## Assignment
Nothing in the records below should be altered in the copy, although the pictures must be left out.

====== Listed records

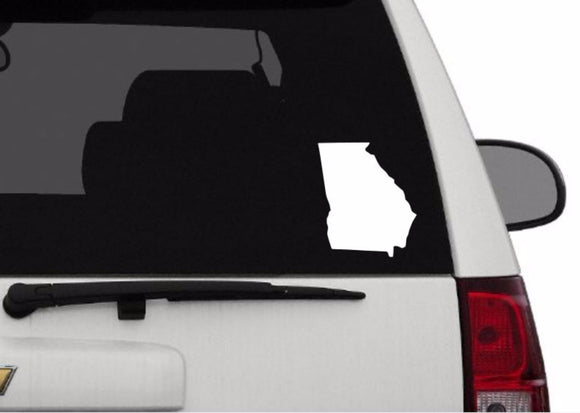Decal - Georgia Decal For Car, Laptop, Macbook, Ipad - Georgia Sticker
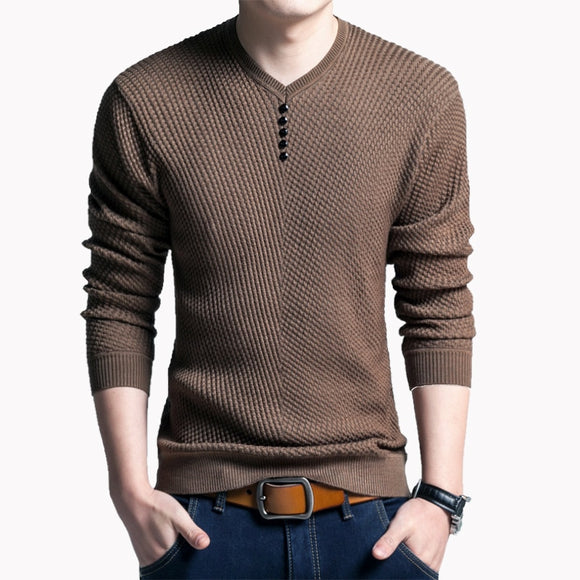 TFETTERS 2020 Men Sweater Casual V-Neck Pullover Men Spring Autumn Slim Fit Long Sleeve Mens Sweater Knitted shirt Homme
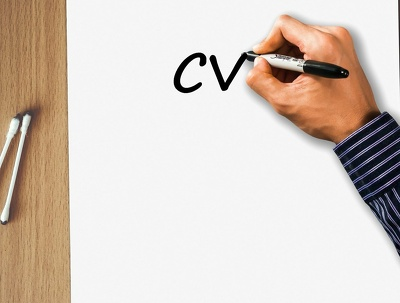 Proofread and format your CV/cover letter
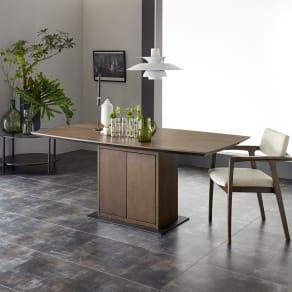 Grigia/グリージア 収納庫付きダイニングテーブル 幅170cm 写真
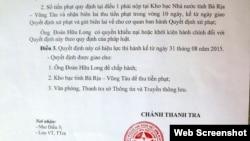 Blogger Đoàn Hữu Long bị xử phạt 5 triệu đồng, đồng thời buộc phải gỡ những thông tin không được phép đăng tải trên Trang Thông tin điện tử cá nhân theo quy định.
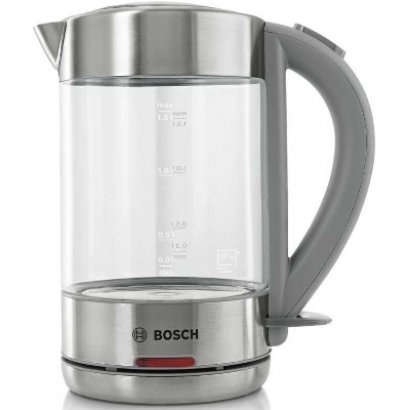 Чайник электрический Bosch TWK7090B
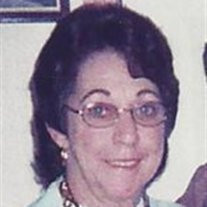 Betty Lou Vandruska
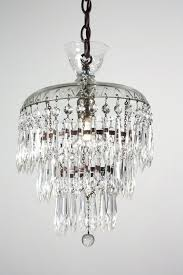 ideas small antique chandelier or sold petite antique three tier crystal chandelier with glass prisms 72 ideas small antique chandelier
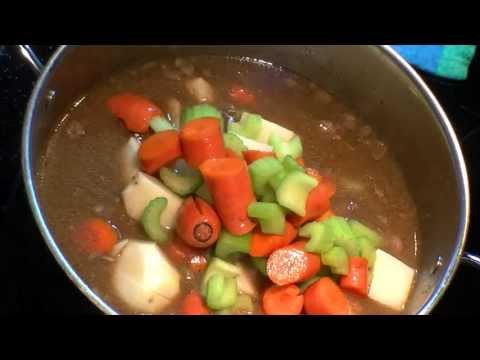 Texas style Beef Stew Winter Time Treat Easy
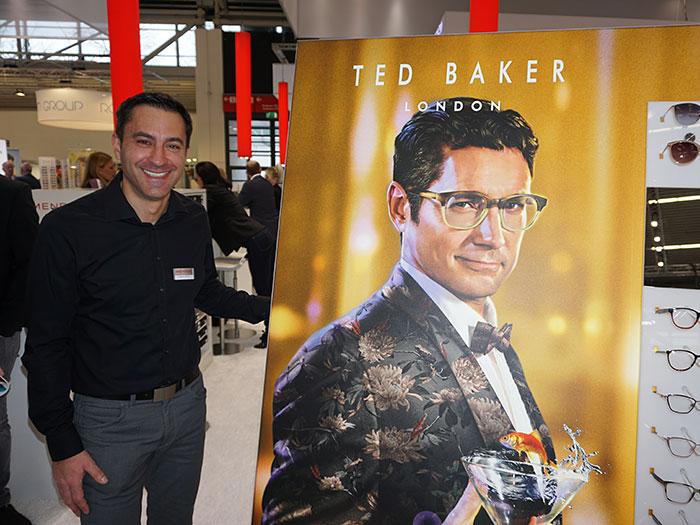Joachim Rauch, Sales Director, freut sich auf die kommende Markteinführung von Bogner Eyewear bei MENRAD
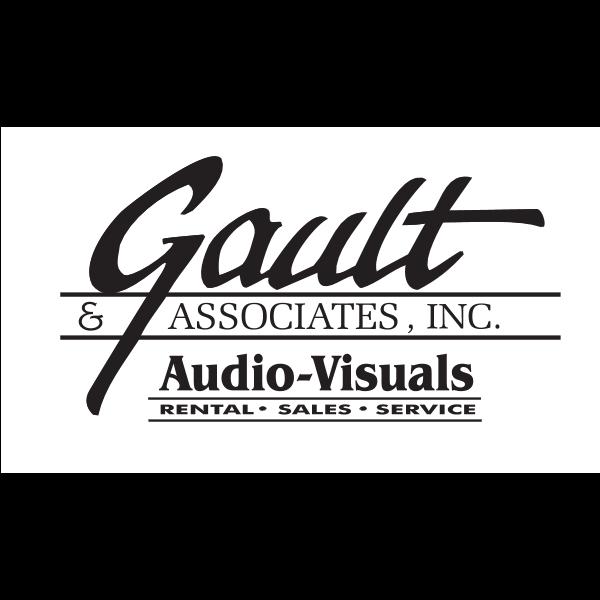 Gault & Associates, Inc. Logo ,Logo , icon , SVG Gault & Associates, Inc. Logo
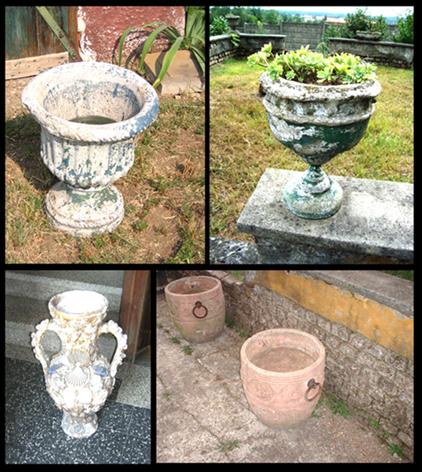 Piacevolezze rigorosamente vecchie bancarella degli for Vasi ornamentali da giardino
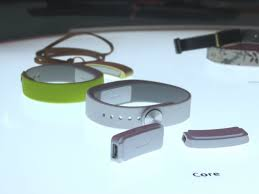 Wearable Technology and Sport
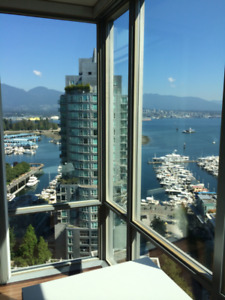 Looking for a Roommate – Bayview at Coal Harbour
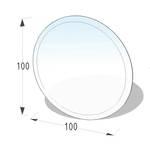 Kamin Glasplatte 8 mm Kreis mit Facette 001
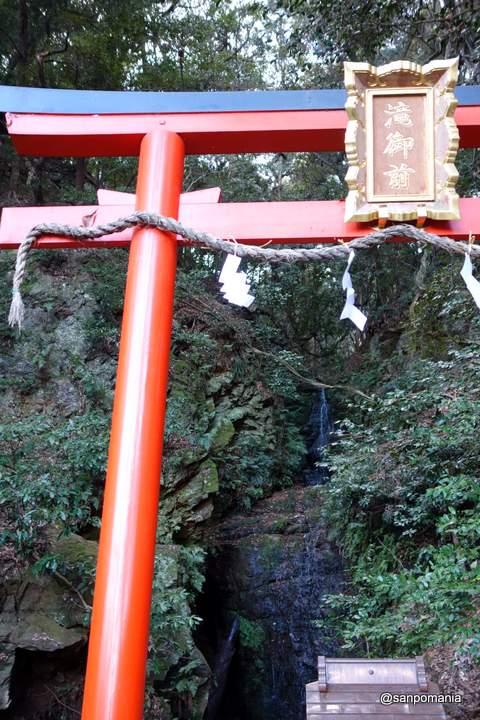 2013/01/19;霊亀の滝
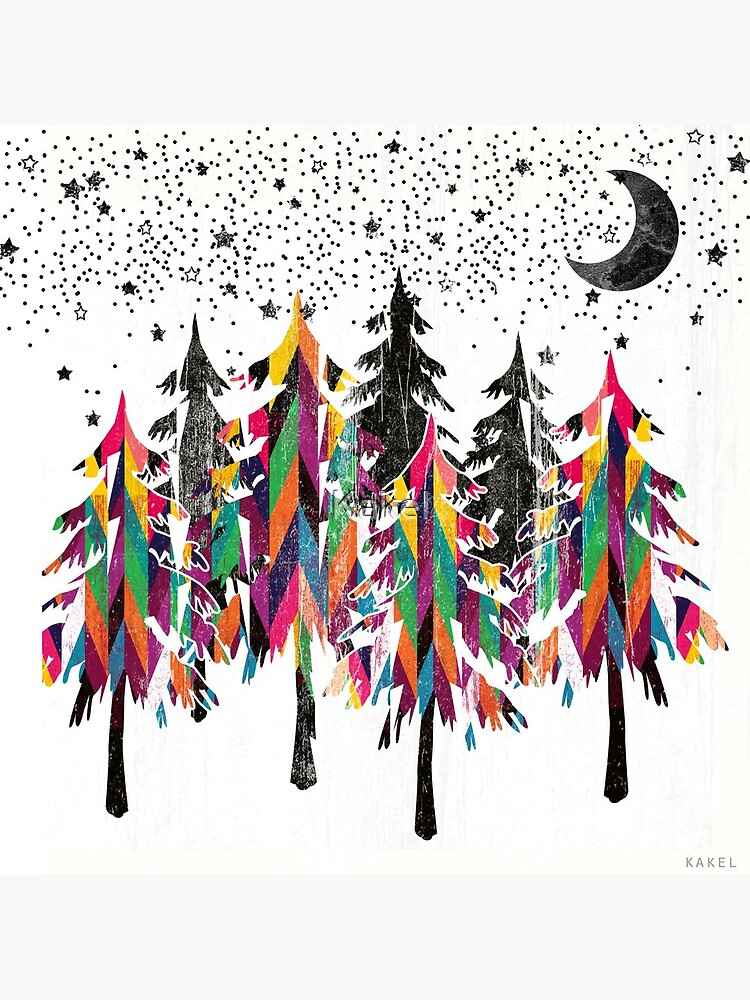 Black forest by Kakel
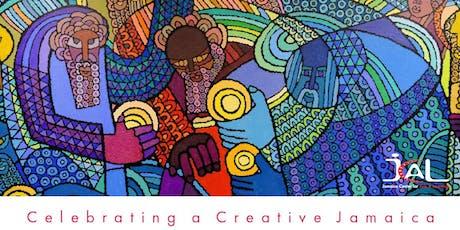 Celebrating a Creative Jamaica - JCAL Annual Fundraiser 2019 tickets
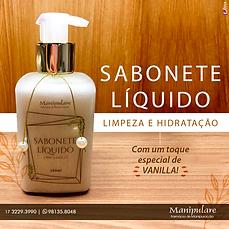 sabonete_líquido.png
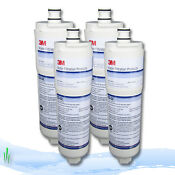 4 Pack X 3m Cs 52 Water Filter For Bosch Neff Siemens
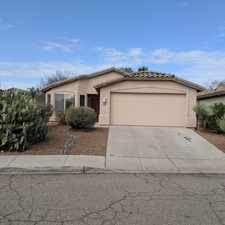 Rental info for 8849 N. Majestic Mountain Drive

============

## Response area
Decal - Georgia Decal For Car, Laptop, Macbook, Ipad - Georgia Sticker
 TFETTERS 2020 Men Sweater Casual V-Neck Pullover Men Spring Autumn Slim Fit Long Sleeve Mens Sweater Knitted shirt Homme
 Proofread and format your CV/cover letter
 Grigia/グリージア 収納庫付きダイニングテーブル 幅170cm 写真
 Blogger Đoàn Hữu Long bị xử phạt 5 triệu đồng, đồng thời buộc phải gỡ những thông tin không được phép đăng tải trên Trang Thông tin điện tử cá nhân theo quy định.
 Чайник электрический Bosch TWK7090B
 Betty Lou Vandruska
 ideas small antique chandelier or sold petite antique three tier crystal chandelier with glass prisms 72 ideas small antique chandelier
 Texas style Beef Stew Winter Time Treat Easy
Joachim Rauch, Sales Director, freut sich auf die kommende Markteinführung von Bogner Eyewear bei MENRAD
 Gault & Associates, Inc. Logo ,Logo , icon , SVG Gault & Associates, Inc. Logo
 Piacevolezze rigorosamente vecchie bancarella degli for Vasi ornamentali da giardino
 Wearable Technology and Sport
 Looking for a Roommate – Bayview at Coal Harbour
 Kamin Glasplatte 8 mm Kreis mit Facette 001
 2013/01/19;霊亀の滝
 Black forest by Kakel
 Celebrating a Creative Jamaica - JCAL Annual Fundraiser 2019 tickets
 sabonete_líquido.png
 4 Pack X 3m Cs 52 Water Filter For Bosch Neff Siemens
 Rental info for 8849 N. Majestic Mountain Drive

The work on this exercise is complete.